A parallel "clear belief" in a Supreme Being likewise blossoms in the hearts of many individual members of the great world religions, whether this belief is associated with the cults or overlaid by them superficially.

Common origin of supernatural faith in the primeval revelation

The widespread existence in society of these traits of Traditional Religions suggests derivation from a common revealed and supernatural source in the remote past. The supernatural elements indicate a divine origin, not a religion made merely by human ingenuity. Despite foreign and inauthentic accretions, distortions, cultural colorings, beliefs are basically anchored in a Supreme Being, who is absolute truth, and whose moral commands are intrinsically good, universal, and unchanging. This common and world-wide awareness of the Supreme Being continues to nourish goodness in the human family today as it did for so long in hunter-gatherer days. It is open to further development and perfection through acceptance of the Gospel. We are probably not wrong if we view the indicated world religions as essentially rooted in the ancient Primeval Revelation, which different cultures and subsequent human founders then built upon or modified in various ways.

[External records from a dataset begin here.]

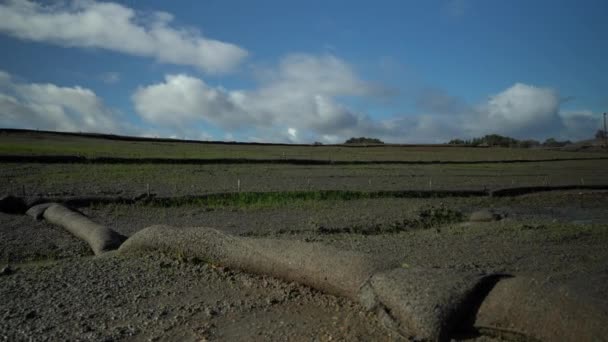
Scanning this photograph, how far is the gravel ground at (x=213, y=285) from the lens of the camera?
20.1 ft

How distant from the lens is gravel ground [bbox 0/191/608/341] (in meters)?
6.14

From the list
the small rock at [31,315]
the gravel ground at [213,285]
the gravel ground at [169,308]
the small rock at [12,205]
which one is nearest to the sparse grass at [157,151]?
the small rock at [12,205]

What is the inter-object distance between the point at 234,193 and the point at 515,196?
1508 centimetres

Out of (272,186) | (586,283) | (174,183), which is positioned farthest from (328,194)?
(586,283)

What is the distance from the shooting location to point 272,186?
27453 mm

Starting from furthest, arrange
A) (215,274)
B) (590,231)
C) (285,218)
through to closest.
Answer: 1. (285,218)
2. (590,231)
3. (215,274)

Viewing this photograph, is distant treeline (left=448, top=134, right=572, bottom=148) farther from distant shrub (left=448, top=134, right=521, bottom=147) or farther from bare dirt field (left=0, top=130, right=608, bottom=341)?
bare dirt field (left=0, top=130, right=608, bottom=341)

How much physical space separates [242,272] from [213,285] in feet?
1.77

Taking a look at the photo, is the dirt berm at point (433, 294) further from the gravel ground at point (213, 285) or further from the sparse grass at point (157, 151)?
the sparse grass at point (157, 151)

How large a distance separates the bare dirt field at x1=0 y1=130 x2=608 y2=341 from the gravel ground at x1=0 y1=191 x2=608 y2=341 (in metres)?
0.03

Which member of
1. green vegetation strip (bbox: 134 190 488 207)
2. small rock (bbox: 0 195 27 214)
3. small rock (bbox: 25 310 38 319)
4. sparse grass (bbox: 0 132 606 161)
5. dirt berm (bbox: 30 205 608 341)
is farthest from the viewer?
sparse grass (bbox: 0 132 606 161)

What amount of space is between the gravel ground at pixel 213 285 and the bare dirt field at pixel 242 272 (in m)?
0.03

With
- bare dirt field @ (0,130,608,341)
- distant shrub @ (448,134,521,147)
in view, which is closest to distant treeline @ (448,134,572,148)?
distant shrub @ (448,134,521,147)

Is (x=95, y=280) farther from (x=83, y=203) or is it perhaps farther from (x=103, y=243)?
(x=83, y=203)
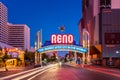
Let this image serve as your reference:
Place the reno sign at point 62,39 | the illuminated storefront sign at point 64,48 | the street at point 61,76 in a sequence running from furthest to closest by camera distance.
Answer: the reno sign at point 62,39 → the illuminated storefront sign at point 64,48 → the street at point 61,76

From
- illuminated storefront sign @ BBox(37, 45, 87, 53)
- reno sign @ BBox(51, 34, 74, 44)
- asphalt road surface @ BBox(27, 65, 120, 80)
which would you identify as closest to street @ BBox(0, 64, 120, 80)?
asphalt road surface @ BBox(27, 65, 120, 80)

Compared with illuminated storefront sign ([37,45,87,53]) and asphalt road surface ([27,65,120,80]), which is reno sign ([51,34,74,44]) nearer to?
illuminated storefront sign ([37,45,87,53])

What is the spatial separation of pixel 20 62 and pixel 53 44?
21.4 metres

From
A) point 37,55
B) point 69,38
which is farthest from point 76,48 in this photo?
point 37,55

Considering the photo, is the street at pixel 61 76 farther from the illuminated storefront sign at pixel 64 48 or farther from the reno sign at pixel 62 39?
the reno sign at pixel 62 39

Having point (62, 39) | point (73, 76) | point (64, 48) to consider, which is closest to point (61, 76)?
point (73, 76)

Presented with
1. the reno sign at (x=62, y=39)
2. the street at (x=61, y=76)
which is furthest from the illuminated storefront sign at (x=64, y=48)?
the street at (x=61, y=76)

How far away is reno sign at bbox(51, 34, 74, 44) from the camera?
88.2 metres

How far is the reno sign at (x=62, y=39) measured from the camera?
88200 millimetres

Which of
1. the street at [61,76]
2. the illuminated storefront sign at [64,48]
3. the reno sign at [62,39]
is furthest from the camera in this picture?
the reno sign at [62,39]

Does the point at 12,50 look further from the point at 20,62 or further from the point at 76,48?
the point at 76,48

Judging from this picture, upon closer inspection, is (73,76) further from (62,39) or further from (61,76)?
(62,39)

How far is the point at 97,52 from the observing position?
156 m

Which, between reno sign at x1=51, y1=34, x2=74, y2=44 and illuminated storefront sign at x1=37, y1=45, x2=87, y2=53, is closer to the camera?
illuminated storefront sign at x1=37, y1=45, x2=87, y2=53
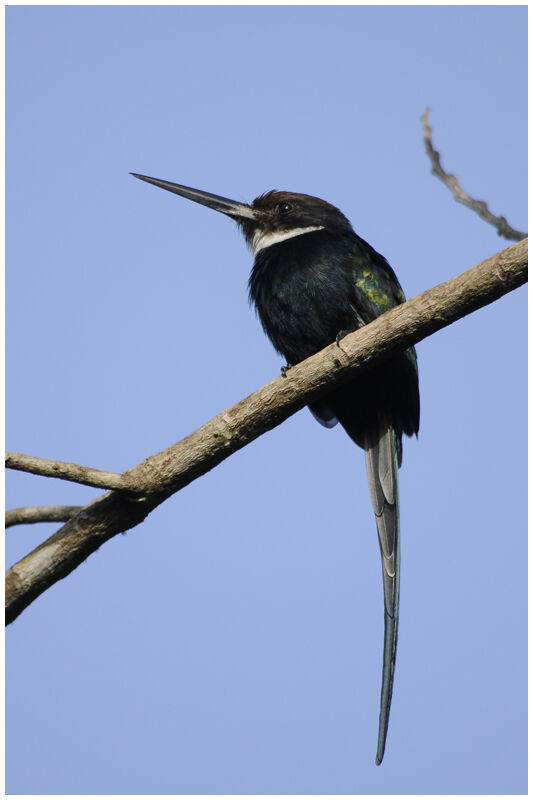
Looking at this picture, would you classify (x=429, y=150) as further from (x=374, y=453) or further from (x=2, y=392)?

We know that Christ lives in the souls of those who believe in what is a supernatural revelation about the Supreme Being, and who follow the commandments they know with the help of His grace. Many of them, by reason of culture and history, are ignorant of Christ and oft-times hostile to Christianity for political and cultural reasons. But Christ is patient, is kind, is charitable and continues to work in individuals with His Spirit for their eternal salvation. He awaits that we help them to come to the Church now, with its full-bodied revelation and means of grace.

But if Christ is already the Savior of these people outside the boundaries of His visible Church, why does He nevertheless give the command to evangelize the world? For He speaks to us still: "Go therefore, and make disciples of all the nations, baptizing them in the name of the Father and of the Son, and of the Holy Spirit." Assuredly His reasons are authentic, are wise, are loving.

Christ has "compassion on them, because they were harassed and helpless, like sheep without a shepherd" (Mt 9:36). In the Church He draws close to His people, and they to Him. He authenticates there, through Peter, the Liturgy, the doctrine, the Sacraments, the commandments. He makes present again in their midst His love for them on the cross, his joy in the Resurrection. "I have earnestly desired to eat this passover with you before I suffer" (Lk 22:15). He rejoices during Mass through human companionship with believers, as with the Apostles at the Last Supper. He calls those who are idle to also work in the vineyard. He builds up with them the world-Catholic community of love, and rejoices in the mutual bonds of intimacy, of home-life: "How good it is and how pleasant, when brothers live in unity!" Christ loves this people whom He created: "O Jerusalem, Jerusalem, killing the prophets and stoning those who are sent to you! How often would I have gathered your children together as a hen gathers her brood under her wings, and you would not!" (Mt:23:37). Christ speaks to missionaries: "Speak and do not be silent; for I am with you ... I have many people in this city" (Acts: 18:9-10).

We pray: May the darkness of ignorance and the night of original sin vanish before the light of the Word and the Spirit of grace. And may Dominus Jesus live in the hearts of men.